TVROOT/lib/libundodb_debugger_x64.so

TVROOT/lib/undodb_a_x64.o

TVROOT/lib/libundodb_infiniband_preload_x64.so

TVROOT/lib/undodb_a_x32.o

TVROOT/lib/libundodb_infiniband_preload_x32.so

The above list is then passed to the shell script named "cray_sysdso_deps.sh" to calculate the system shared libraries needed by the executables and shared libraries on the base list. The actual list of system libraries can vary from system to system, but typically consists of the following files:

/lib64/libgcc_s.so.1

/usr/lib64/libbfd-<version>.so

/usr/lib64/libstdc++.so.6

The version of libbfd, which is needed by ld and objcopy, varies from system to system.

The default value is a space-separated string-list of file names that are transferred (staged) to the compute nodes. These files are the shell script, executable and shared library files required to run the MRNet commnode and TotalView debugger server processes on the compute nodes. When instantiating the MRNet tree on Cray, the ALPS Tool Helper library is used to broadcast these files into the compute nodes' ramdisk under the /var/spool/alps/apid directory. TVROOT is the path to the platform-specific files in the TotalView installation.

Note that most up-to-date Cray systems support the debugger using the Cray Tools Interface (CTI) library, however TotalView attempts to support older legacy Cray systems that do not have CTI available by using the ALPS Tool Helper (ATH) library.

–cray_cti_mrnet_xfer_file_list

Option: –cray_cti_mrnet_xfer_file_list stringlist

State variable: TV::cray_cti_mrnet_xfer_file_list stringlist

Default value:

The default value is calculated at TotalView startup time, as follows. The following is used the “base” list of files needed by TotalView on the Cray compute nodes when MRNet and the Cray CTI libraries are in use.
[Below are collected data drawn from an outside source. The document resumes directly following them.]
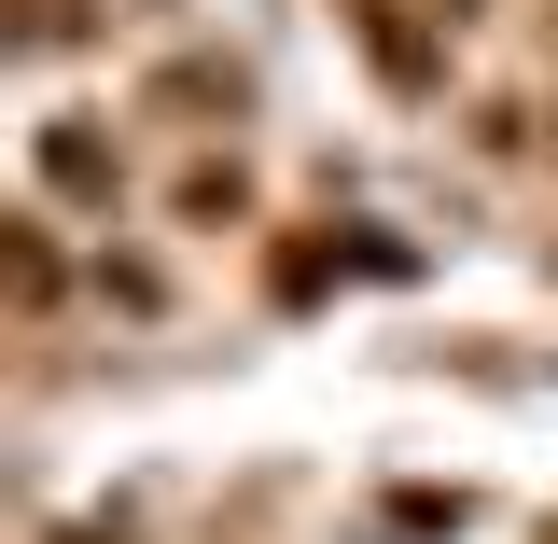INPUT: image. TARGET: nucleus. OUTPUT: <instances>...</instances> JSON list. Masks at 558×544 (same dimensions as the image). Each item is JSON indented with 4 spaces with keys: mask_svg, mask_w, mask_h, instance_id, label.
Here are the masks:
<instances>
[{
    "mask_svg": "<svg viewBox=\"0 0 558 544\" xmlns=\"http://www.w3.org/2000/svg\"><path fill=\"white\" fill-rule=\"evenodd\" d=\"M43 168H57L70 196H98V182H112V154H98V140H84V126H57V154H43Z\"/></svg>",
    "mask_w": 558,
    "mask_h": 544,
    "instance_id": "obj_1",
    "label": "nucleus"
}]
</instances>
TVROOT/bin/mrnet_commnode_main_cray_cti

TVROOT/bin/tvdsvrmain_mrnet

TVROOT/shlib/mpa/obj_cray_xt/libmpattr.so.1

TVROOT/shlib/unwind/obj/libunwind-*.so.8

TVROOT/shlib/mrnet/obj_cray_cti/libmrnet.so

TVROOT/shlib/mrnet/obj_cray_cti/libxplat.so

TVROOT/shlib/mrnet/obj_cray_cti/libservertree_filters.so.1

TVROOT/shlib/mrnet/obj_cray_cti/libtvwrapcti.so.1

/lib64/libthread_db.so.1

Note that the name of the "libunwind-*.so.8" library depends on the platform, and will be either "libunwind-x86_64.so.8" for x86_64 or "libunwind-aarch64.so.8" for ARM64.
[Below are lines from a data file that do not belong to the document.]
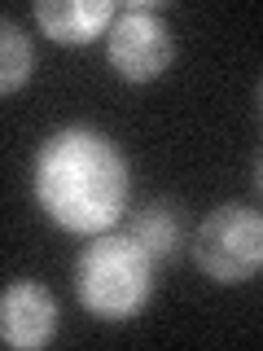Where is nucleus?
Masks as SVG:
<instances>
[{
    "label": "nucleus",
    "mask_w": 263,
    "mask_h": 351,
    "mask_svg": "<svg viewBox=\"0 0 263 351\" xmlns=\"http://www.w3.org/2000/svg\"><path fill=\"white\" fill-rule=\"evenodd\" d=\"M31 193L40 211L66 233H110L132 197L127 154L101 128L66 123L44 136L31 167Z\"/></svg>",
    "instance_id": "1"
},
{
    "label": "nucleus",
    "mask_w": 263,
    "mask_h": 351,
    "mask_svg": "<svg viewBox=\"0 0 263 351\" xmlns=\"http://www.w3.org/2000/svg\"><path fill=\"white\" fill-rule=\"evenodd\" d=\"M158 285V263L127 233H97L75 259V299L101 325L140 316Z\"/></svg>",
    "instance_id": "2"
},
{
    "label": "nucleus",
    "mask_w": 263,
    "mask_h": 351,
    "mask_svg": "<svg viewBox=\"0 0 263 351\" xmlns=\"http://www.w3.org/2000/svg\"><path fill=\"white\" fill-rule=\"evenodd\" d=\"M193 259L215 285H241L263 272V211L246 202H219L193 233Z\"/></svg>",
    "instance_id": "3"
},
{
    "label": "nucleus",
    "mask_w": 263,
    "mask_h": 351,
    "mask_svg": "<svg viewBox=\"0 0 263 351\" xmlns=\"http://www.w3.org/2000/svg\"><path fill=\"white\" fill-rule=\"evenodd\" d=\"M162 0H127L105 31V58L123 84H153L175 58L171 27L162 22Z\"/></svg>",
    "instance_id": "4"
},
{
    "label": "nucleus",
    "mask_w": 263,
    "mask_h": 351,
    "mask_svg": "<svg viewBox=\"0 0 263 351\" xmlns=\"http://www.w3.org/2000/svg\"><path fill=\"white\" fill-rule=\"evenodd\" d=\"M62 325L58 299H53L49 285L40 281H9L5 294H0V338L5 347L18 351H36L44 343H53Z\"/></svg>",
    "instance_id": "5"
},
{
    "label": "nucleus",
    "mask_w": 263,
    "mask_h": 351,
    "mask_svg": "<svg viewBox=\"0 0 263 351\" xmlns=\"http://www.w3.org/2000/svg\"><path fill=\"white\" fill-rule=\"evenodd\" d=\"M118 9L114 0H36L31 14L53 44H88L114 27Z\"/></svg>",
    "instance_id": "6"
},
{
    "label": "nucleus",
    "mask_w": 263,
    "mask_h": 351,
    "mask_svg": "<svg viewBox=\"0 0 263 351\" xmlns=\"http://www.w3.org/2000/svg\"><path fill=\"white\" fill-rule=\"evenodd\" d=\"M127 237L153 263H167L175 255V246H180V215H175L171 202H145L140 211L127 215Z\"/></svg>",
    "instance_id": "7"
},
{
    "label": "nucleus",
    "mask_w": 263,
    "mask_h": 351,
    "mask_svg": "<svg viewBox=\"0 0 263 351\" xmlns=\"http://www.w3.org/2000/svg\"><path fill=\"white\" fill-rule=\"evenodd\" d=\"M31 71H36V49H31L27 31L14 18L0 22V93H18L27 88Z\"/></svg>",
    "instance_id": "8"
},
{
    "label": "nucleus",
    "mask_w": 263,
    "mask_h": 351,
    "mask_svg": "<svg viewBox=\"0 0 263 351\" xmlns=\"http://www.w3.org/2000/svg\"><path fill=\"white\" fill-rule=\"evenodd\" d=\"M255 189H259V197H263V154H259V162H255Z\"/></svg>",
    "instance_id": "9"
},
{
    "label": "nucleus",
    "mask_w": 263,
    "mask_h": 351,
    "mask_svg": "<svg viewBox=\"0 0 263 351\" xmlns=\"http://www.w3.org/2000/svg\"><path fill=\"white\" fill-rule=\"evenodd\" d=\"M259 114H263V80H259Z\"/></svg>",
    "instance_id": "10"
}]
</instances>
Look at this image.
On the x86_64 platform, TotalView also stages the libraries required to support ReplayEngine, which include:

/usr/bin/ld

/usr/bin/objcopy

TVROOT/lib/libundodb_debugger_x64.so

TVROOT/lib/undodb_a_x64.o

TVROOT/lib/libundodb_infiniband_preload_x64.so

Note that CTI does not support staging 32-bit ELF files, therefore they are not included in the above list. Shared library dependencies are calculated by CTI itself, therefore CTI takes care of staging any additional required shared library dependencies.